A diagnosis of any serious medical condition is scary, but an Alzheimer’s diagnosis can be especially terrifying. Alzheimer’s is progressive and incurable, but it is difficult to tell how fast the dementia will progress. Your future and the future of your loved ones becomes uncertain after an Alzheimer’s diagnosis, which is a difficult thing to endure.
While you cannot solve the problem of a diagnosis of Alzheimer’s, you can regain control of your own destiny. You can do this by working with Legacy Care Law Firm to make advanced plans for your future.
An Alzheimer’s patient and his family should begin work right away to protect assets, make medical choices, create a nursing home plan, and create a legacy plan. Our Alzheimer’s planning lawyers can help. We offer assistance in Massachusetts and New Hampshire and we provide both personalized advice and answers to questions including:
- Why is Alzheimer’s planning important?
- What should be part of Alzheimer’s planning?
- How can an Alzheimer’s planning lawyer help you?
Why is Alzheimer’s Planning Important?
With an Alzheimer’s diagnosis comes the possibility of future incapacity. At some point, a patient with Alzheimer’s will become unable to make or communicate decisions about important things like medical treatment. Managing one’s own assets will become impossible as the condition progresses, and the Alzheimer’s patient will no longer be able to enter into contracts or create a will. The patient is also likely to become unable to live independently and will need nursing home care.
For all of these reasons, making an advanced plan becomes essential. If steps are not taken to determine where the patient will live, how care will be paid for, and who will manage assets, the patient will lose control over these decisions.
Family members could also be forced to go through legal proceedings to secure guardianship, and could end up fighting over what care the patient would have wanted or what happens to assets. Everyone is better off if advanced plans are made by the patient while he is still able.
What Should be part of Alzheimer’s Planning?

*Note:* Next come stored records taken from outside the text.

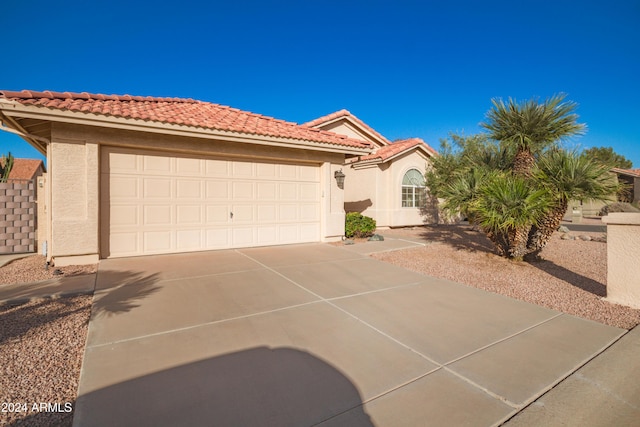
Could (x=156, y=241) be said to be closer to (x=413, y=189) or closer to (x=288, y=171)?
(x=288, y=171)

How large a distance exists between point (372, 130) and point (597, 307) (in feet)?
44.9

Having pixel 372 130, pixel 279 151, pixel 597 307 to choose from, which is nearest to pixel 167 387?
pixel 597 307

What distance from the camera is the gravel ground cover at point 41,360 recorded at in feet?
→ 7.30

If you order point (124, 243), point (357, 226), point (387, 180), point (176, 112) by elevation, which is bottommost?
point (124, 243)

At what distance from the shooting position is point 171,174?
7.69 meters

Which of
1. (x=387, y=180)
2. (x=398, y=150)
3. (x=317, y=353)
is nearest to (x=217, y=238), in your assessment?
(x=317, y=353)

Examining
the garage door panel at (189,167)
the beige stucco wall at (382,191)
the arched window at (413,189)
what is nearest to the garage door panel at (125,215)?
the garage door panel at (189,167)

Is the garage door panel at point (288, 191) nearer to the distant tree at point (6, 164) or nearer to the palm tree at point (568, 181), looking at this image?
the palm tree at point (568, 181)

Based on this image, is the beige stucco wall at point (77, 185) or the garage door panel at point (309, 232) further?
the garage door panel at point (309, 232)

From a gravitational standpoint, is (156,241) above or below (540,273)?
above

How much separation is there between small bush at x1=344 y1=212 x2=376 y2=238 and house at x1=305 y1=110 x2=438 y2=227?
3.40 meters

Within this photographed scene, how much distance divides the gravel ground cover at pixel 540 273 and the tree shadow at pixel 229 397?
397 cm

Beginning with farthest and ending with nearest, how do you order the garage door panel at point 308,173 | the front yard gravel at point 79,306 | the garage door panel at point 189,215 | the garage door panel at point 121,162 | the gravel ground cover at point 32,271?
the garage door panel at point 308,173, the garage door panel at point 189,215, the garage door panel at point 121,162, the gravel ground cover at point 32,271, the front yard gravel at point 79,306

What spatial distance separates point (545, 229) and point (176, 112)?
9833 mm
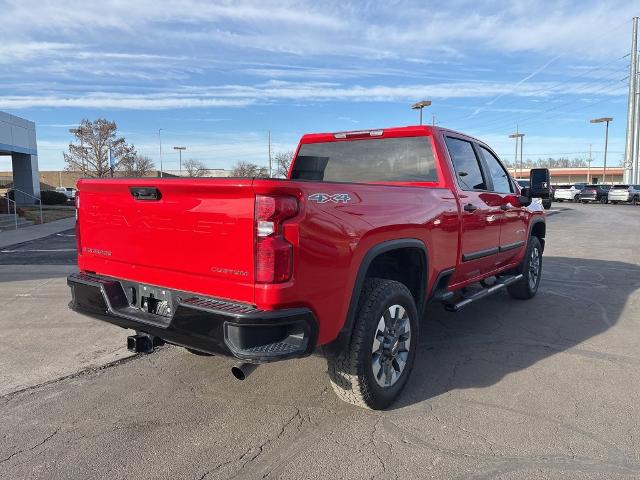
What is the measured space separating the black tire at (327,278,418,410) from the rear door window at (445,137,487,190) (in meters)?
1.63

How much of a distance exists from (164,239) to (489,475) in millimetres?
2330

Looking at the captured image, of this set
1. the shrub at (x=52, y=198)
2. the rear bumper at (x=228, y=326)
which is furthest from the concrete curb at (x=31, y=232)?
the shrub at (x=52, y=198)

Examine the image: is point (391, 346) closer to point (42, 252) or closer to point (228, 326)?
point (228, 326)

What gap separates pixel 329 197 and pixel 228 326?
0.92 meters

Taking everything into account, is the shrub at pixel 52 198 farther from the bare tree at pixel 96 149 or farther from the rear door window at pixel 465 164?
the rear door window at pixel 465 164

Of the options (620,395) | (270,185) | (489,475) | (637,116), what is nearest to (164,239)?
(270,185)

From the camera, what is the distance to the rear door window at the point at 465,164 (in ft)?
15.4

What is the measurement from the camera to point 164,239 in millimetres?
3131

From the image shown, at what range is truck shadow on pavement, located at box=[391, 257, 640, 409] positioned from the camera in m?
4.11

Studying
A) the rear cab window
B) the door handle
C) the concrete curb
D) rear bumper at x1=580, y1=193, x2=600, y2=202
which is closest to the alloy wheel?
the door handle

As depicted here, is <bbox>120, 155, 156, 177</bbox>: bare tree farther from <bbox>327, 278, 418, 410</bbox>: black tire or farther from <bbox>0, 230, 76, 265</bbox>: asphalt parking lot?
<bbox>327, 278, 418, 410</bbox>: black tire

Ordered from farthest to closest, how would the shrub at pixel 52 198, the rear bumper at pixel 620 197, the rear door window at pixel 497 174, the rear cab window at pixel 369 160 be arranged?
the rear bumper at pixel 620 197 → the shrub at pixel 52 198 → the rear door window at pixel 497 174 → the rear cab window at pixel 369 160

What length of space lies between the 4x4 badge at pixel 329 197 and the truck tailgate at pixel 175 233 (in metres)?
0.35

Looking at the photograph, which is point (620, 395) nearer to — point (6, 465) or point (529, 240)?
point (529, 240)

Your Alzheimer’s plan should address the issues that matter most to you and your loved ones. Legacy Care Law Firm can help you to determine what should be part of your plan. In most cases, your planning process should include:
- Incapacity planning: Living trusts, living wills and powers of attorney are used by patients to make advanced decisions on medical care and on asset management. These tools allow families to avoid guardianship proceedings and make it possible for patients to maintain a level of autonomy by choosing who will act for them.
- Nursing home planning: You want to do research in advance to find an appropriate nursing home care facility that the patient will move to when the time is right.
- Medicaid planning: Medicaid can provide coverage for nursing home care when most insurance, including Medicare, will not pay. Medicaid covers you only if you have limited financial resources, so you will either need to spend down assets to qualify or will need to work with an attorney to make a plan to protect your assets.
- Legacy planning: A comprehensive estate plan should be created, incorporating a last will, trusts, and other tools to determine what will happen to assets when the Alzheimer’s patient passes away. Making an estate plan is important while the patient is still of sound mind, otherwise default intestacy law will apply.
Your Alzheimer’s planning lawyer can help you to understand what specific steps you need to take and how to protect your future by making effective use of legal tools.
How can an Alzheimer’s Planning Lawyer Help You?
An Alzheimer’s planning lawyer can provide you with invaluable assistance in taking control of an uncertain future after a frightening diagnosis. At Legacy Care Law Firm, our legal team is compassionate, knowledgeable, and understanding.
We work with you to create a road map for addressing all of the issues that an Alzheimer’s diagnosis can raise. We then help you to make the smart, informed choices that you must make in order to deal proactively with your diagnosis. Finally, we assist you in making full use of all available legal tools that allow you to secure your legacy and maintain as much autonomy as possible through the rest of your life.